Welcome - Volvo Youth Sailing ISAF World Championship Kingston, Ontario, Canada July 12-21, 2007


----------



## paulk (Jun 2, 2000)

Have been to two Kingston Olympic Race Weeks (CORK) not exactly the same thing, but the town and facilities in Kingston are great. We typically had 20-knot breezes all day every day. We ended up one night trading shots of vodka with a Russian crew...


----------



## Waymar83 (Jun 5, 2006)

Paulk,

Trying to keep up with Russians and Vodka  

How much can you see from shore? Our boat is up on the hard and I don't think I'll put it in for that (plus I have'nt sailed in almost two years).I'd rather be a spectator or deckhand...

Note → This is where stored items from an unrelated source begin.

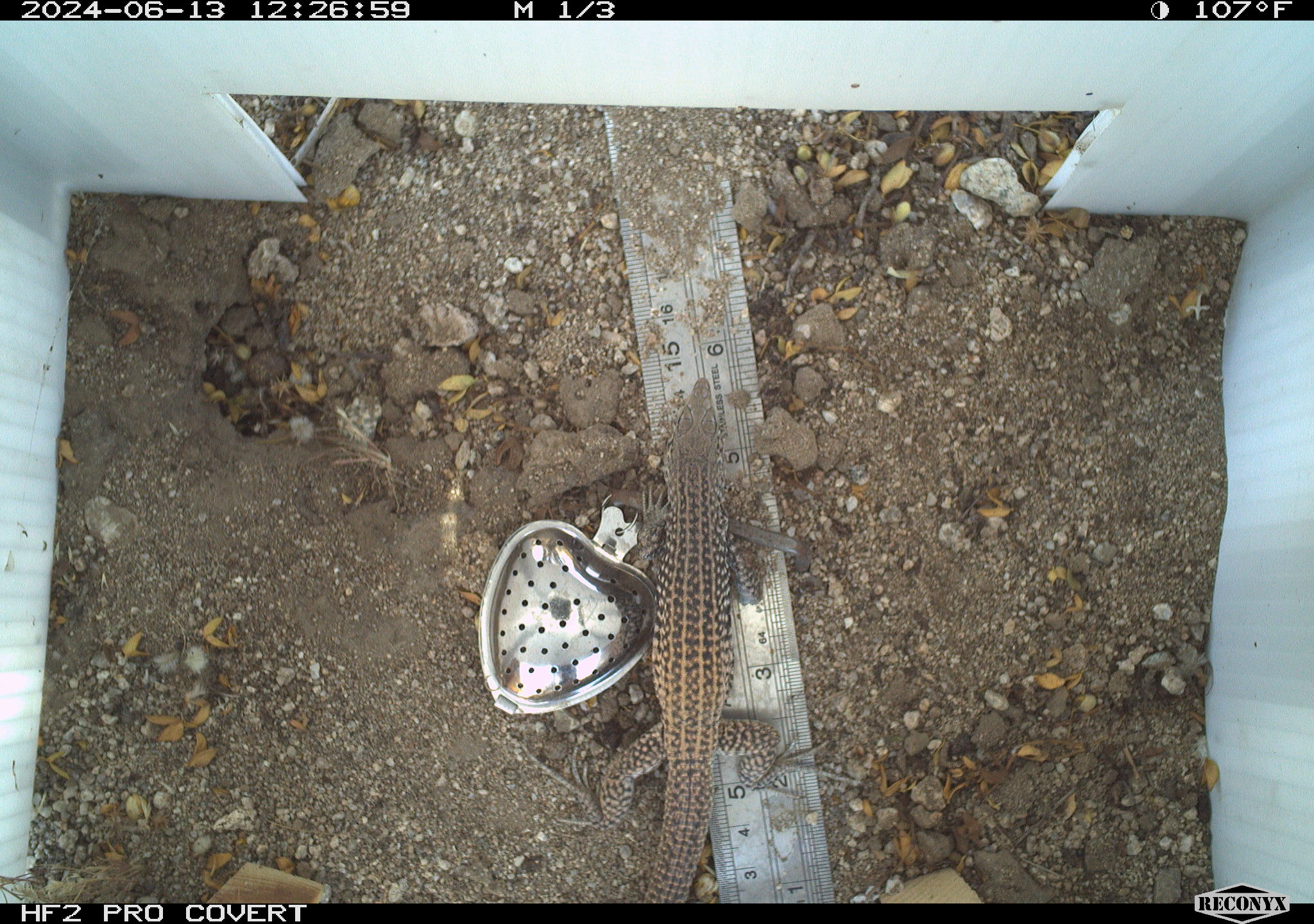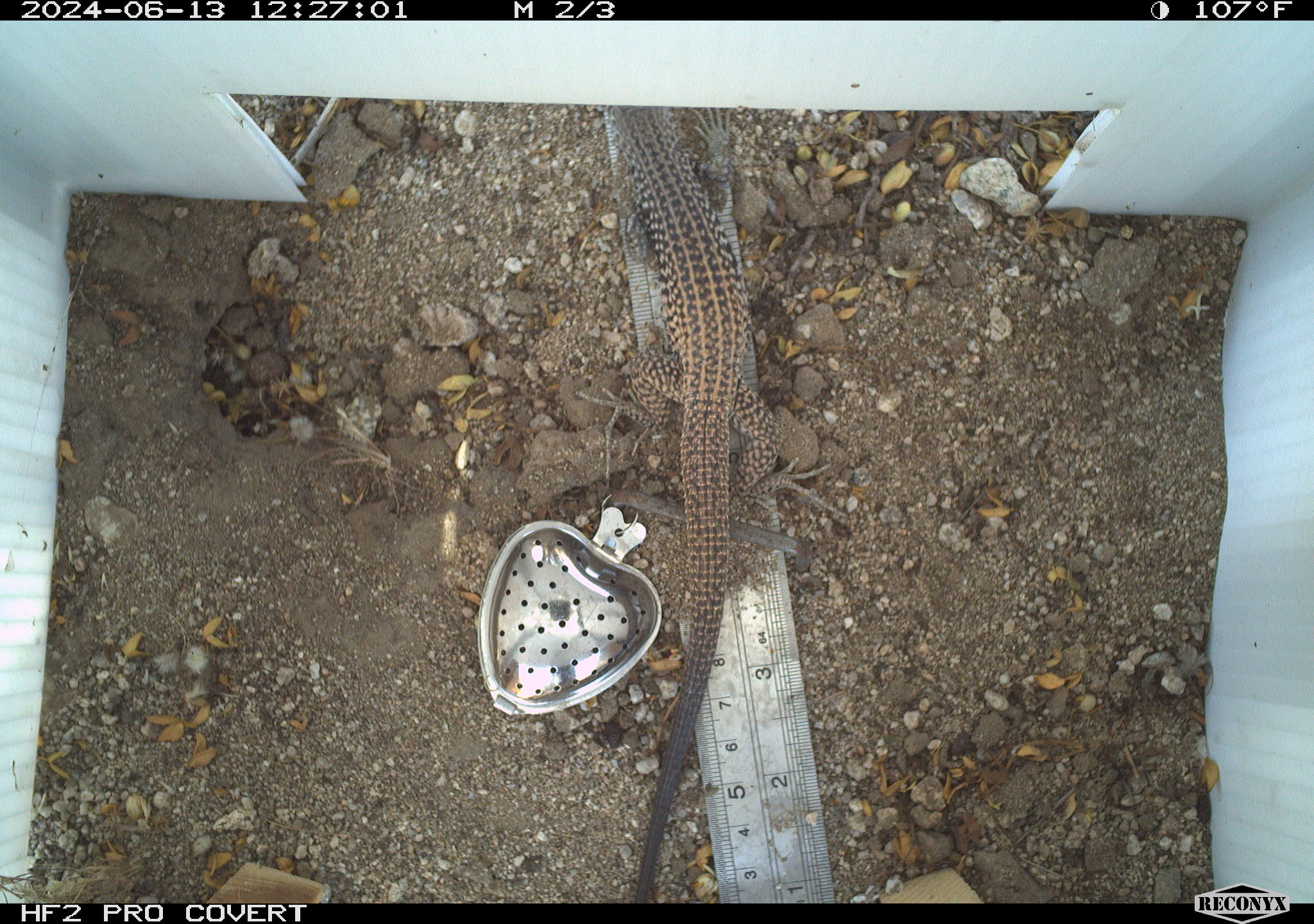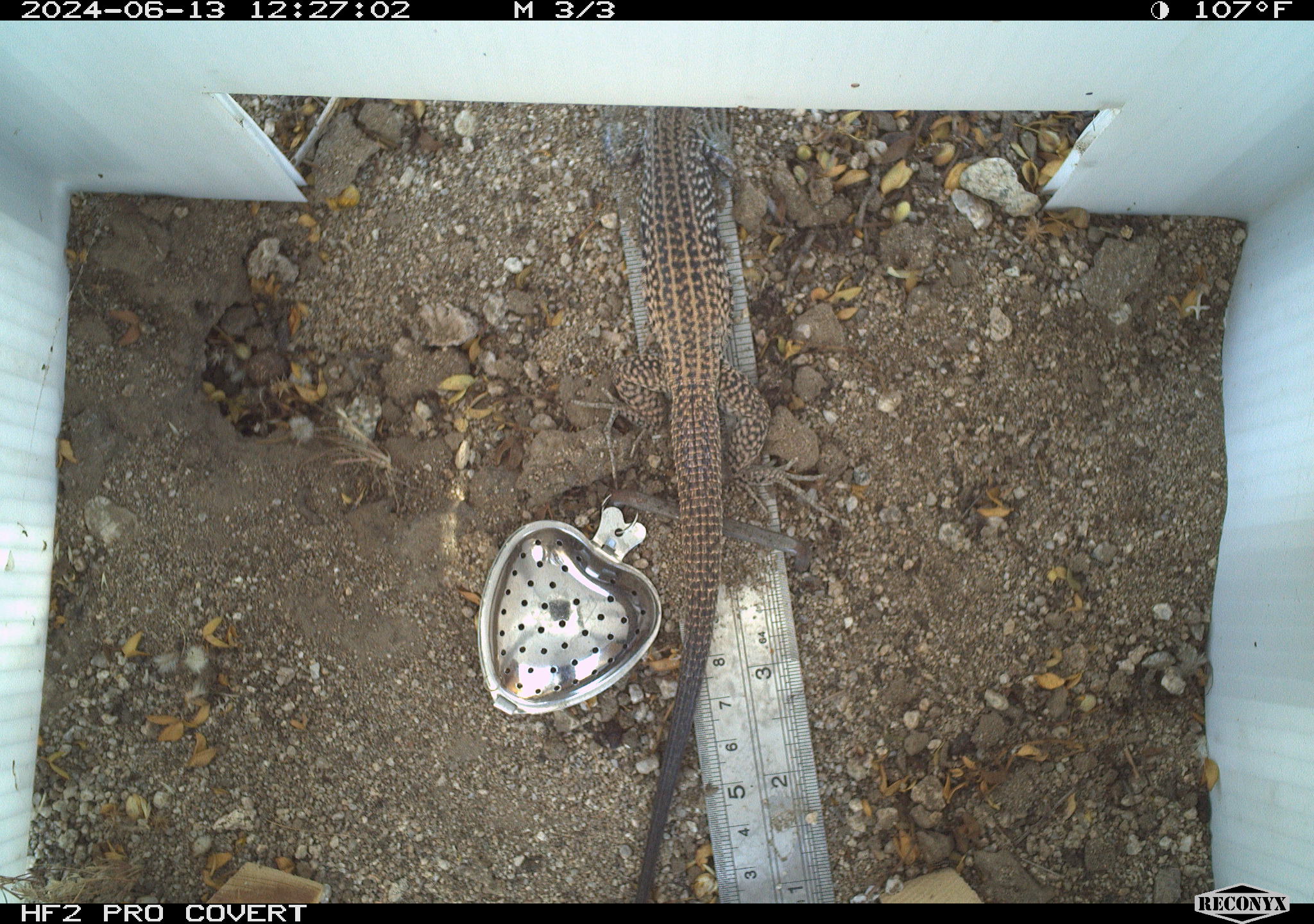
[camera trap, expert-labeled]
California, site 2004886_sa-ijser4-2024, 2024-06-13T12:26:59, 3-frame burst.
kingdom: Animalia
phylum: Chordata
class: Reptilia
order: Squamata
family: Teiidae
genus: Aspidoscelis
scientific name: Aspidoscelis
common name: whiptail lizards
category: aspidoscelis species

The are advertising spectator boats


----------



## Valiente (Jun 16, 2006)

I'm editing this article today for our club newsletter:

*VOLVO Youth Sailing ISAF World Championship*

From July 12-21, 2007, over 200 of the best youth sailors in the world will be competing in Kingston, Ontario. The 37th ISAF youth championship will take place at Portsmouth Harbour, the home of CORK. Over 50 countries will be competing. This is only the 3rd time that Canada has hosted this prestigious event:

The list of entrants is truly amazing with athletes coming from every continent - Europe, Japan, North America, South America, Central America, Africa, Australia - the list of goes on and on and NYC has a presence there. Alanna Foscarini and Alison Ludzki - born and bred through our Junior Sailing program will represent Canada as the girl's double handed entry in the 29er They join Nick Kroeger (Hull) and Pete Soosalu (Ottawa), boys double handed in the 29er, Robert Davis (Kingston) Laser, Isabella Bertold (Vancouver) Radial, David Hayes (Toronto) RS:X board and Mark Pataky and Jon Scott (Vancouver) in the Hobie 16. David Hayes represented Canada at the 2006 event. As well as the seven Youth World titles up for grabs, the inter-nation competition is set to be as fierce as ever as Italy defens the Volvo Trophy.

Inaugurated at the 1991 Youth Worlds in Largs and initially called the Nations Cup, the trophy is awarded to the best performing nation at the Youth Worlds. It was first won by France, a victory they have repeated on eight occasions. Scores towards the Volvo Trophy standings are taken on a race-by-race basis. Top-ten race finishes translate into points: ten points for a first, nine for a second, all the way down to one point for a tenth place finish. After each race is completed across all seven events, a nation takes its four best scores and combines them to come up with their overall Volvo Trophy score for that race. With a potential 40 points up for grabs the standings can alter rapidly from one race to another, making the battle for the trophy one of the most exciting and keenly fought contests of the championship.

While the individual awards might point more to the young stars of the future, the battle for national honours perhaps best typifies the spirit of the Youth Worlds. No matter where in the overall leader board a sailor lies, one outstanding performance can make a crucial difference to a nation's score. Although most of Canada's youth sailors have never competed at this event, they will be striving to win the Cup.

We wish Alanna and Alison the best for this regatta.

_*Janice Graham-Foscarini*_


----------



## Waymar83 (Jun 5, 2006)

Val,

Are you going to sail up to Kingston? I'm thinking of bringing the kids to the races for a day or two and check on the boat at the same time (maybe do a little maintenance). Hopefully I can get them psyched (although they are easily intimidated by the experienced younger kids).


----------



## paulk (Jun 2, 2000)

They seem to know how to organize things to get stuff done. When we were there they had an army crane popping a Soling into the water about every 40 seconds. If they're advertising spectator boats, I'd take one. Nothing visible from shore; they'll probably go a mile or so off to get clear air and water.


----------



## Valiente (Jun 16, 2006)

Waymar83 said:


> Val,
> 
> Are you going to sail up to Kingston? I'm thinking of bringing the kids to the races for a day or two and check on the boat at the same time (maybe do a little maintenance). Hopefully I can get them psyched (although they are easily intimidated by the experienced younger kids).


Not me...I work that week. But I will likely try to get down to the Bay of Quinte in the next few weeks, as my wife's grandmother, who is over 90, lives directly on the south shore opposite Belleville.

Which means I have to get my anchor windlass installed.


----------